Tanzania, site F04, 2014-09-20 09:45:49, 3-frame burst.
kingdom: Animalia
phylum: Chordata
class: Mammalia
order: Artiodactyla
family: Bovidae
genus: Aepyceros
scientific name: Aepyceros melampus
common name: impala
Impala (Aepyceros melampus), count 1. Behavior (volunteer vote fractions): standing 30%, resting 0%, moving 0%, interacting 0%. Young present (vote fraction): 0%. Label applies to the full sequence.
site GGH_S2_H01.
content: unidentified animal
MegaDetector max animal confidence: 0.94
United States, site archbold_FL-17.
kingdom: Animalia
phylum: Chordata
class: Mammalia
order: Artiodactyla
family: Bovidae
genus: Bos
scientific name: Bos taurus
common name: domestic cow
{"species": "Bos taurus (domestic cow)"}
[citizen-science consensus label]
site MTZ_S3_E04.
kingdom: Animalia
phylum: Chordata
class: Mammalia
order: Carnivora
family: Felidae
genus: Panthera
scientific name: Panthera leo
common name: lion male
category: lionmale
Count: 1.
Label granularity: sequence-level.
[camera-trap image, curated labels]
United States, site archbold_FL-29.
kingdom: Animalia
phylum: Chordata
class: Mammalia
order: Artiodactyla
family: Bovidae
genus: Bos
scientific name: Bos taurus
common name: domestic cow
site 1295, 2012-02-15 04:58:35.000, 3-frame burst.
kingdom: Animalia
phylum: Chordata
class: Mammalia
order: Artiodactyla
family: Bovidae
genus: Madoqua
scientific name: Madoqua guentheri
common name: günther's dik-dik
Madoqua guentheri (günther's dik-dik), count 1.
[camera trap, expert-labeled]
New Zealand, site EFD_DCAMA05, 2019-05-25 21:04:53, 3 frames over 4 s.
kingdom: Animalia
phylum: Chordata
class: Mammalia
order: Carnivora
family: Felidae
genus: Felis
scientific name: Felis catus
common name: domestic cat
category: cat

Problem to solve
The data given before this task must be transcribed exactly and in full.

Written response
Tanzania, site F04, 2014-09-20 09:45:49, 3-frame burst.
kingdom: Animalia
phylum: Chordata
class: Mammalia
order: Artiodactyla
family: Bovidae
genus: Aepyceros
scientific name: Aepyceros melampus
common name: impala
Impala (Aepyceros melampus), count 1. Behavior (volunteer vote fractions): standing 30%, resting 0%, moving 0%, interacting 0%. Young present (vote fraction): 0%. Label applies to the full sequence.
site GGH_S2_H01.
content: unidentified animal
MegaDetector max animal confidence: 0.94
United States, site archbold_FL-17.
kingdom: Animalia
phylum: Chordata
class: Mammalia
order: Artiodactyla
family: Bovidae
genus: Bos
scientific name: Bos taurus
common name: domestic cow
{"species": "Bos taurus (domestic cow)"}
[citizen-science consensus label]
site MTZ_S3_E04.
kingdom: Animalia
phylum: Chordata
class: Mammalia
order: Carnivora
family: Felidae
genus: Panthera
scientific name: Panthera leo
common name: lion male
category: lionmale
Count: 1.
Label granularity: sequence-level.
[camera-trap image, curated labels]
United States, site archbold_FL-29.
kingdom: Animalia
phylum: Chordata
class: Mammalia
order: Artiodactyla
family: Bovidae
genus: Bos
scientific name: Bos taurus
common name: domestic cow
site 1295, 2012-02-15 04:58:35.000, 3-frame burst.
kingdom: Animalia
phylum: Chordata
class: Mammalia
order: Artiodactyla
family: Bovidae
genus: Madoqua
scientific name: Madoqua guentheri
common name: günther's dik-dik
Madoqua guentheri (günther's dik-dik), count 1.
[camera trap, expert-labeled]
New Zealand, site EFD_DCAMA05, 2019-05-25 21:04:53, 3 frames over 4 s.
kingdom: Animalia
phylum: Chordata
class: Mammalia
order: Carnivora
family: Felidae
genus: Felis
scientific name: Felis catus
common name: domestic cat
category: cat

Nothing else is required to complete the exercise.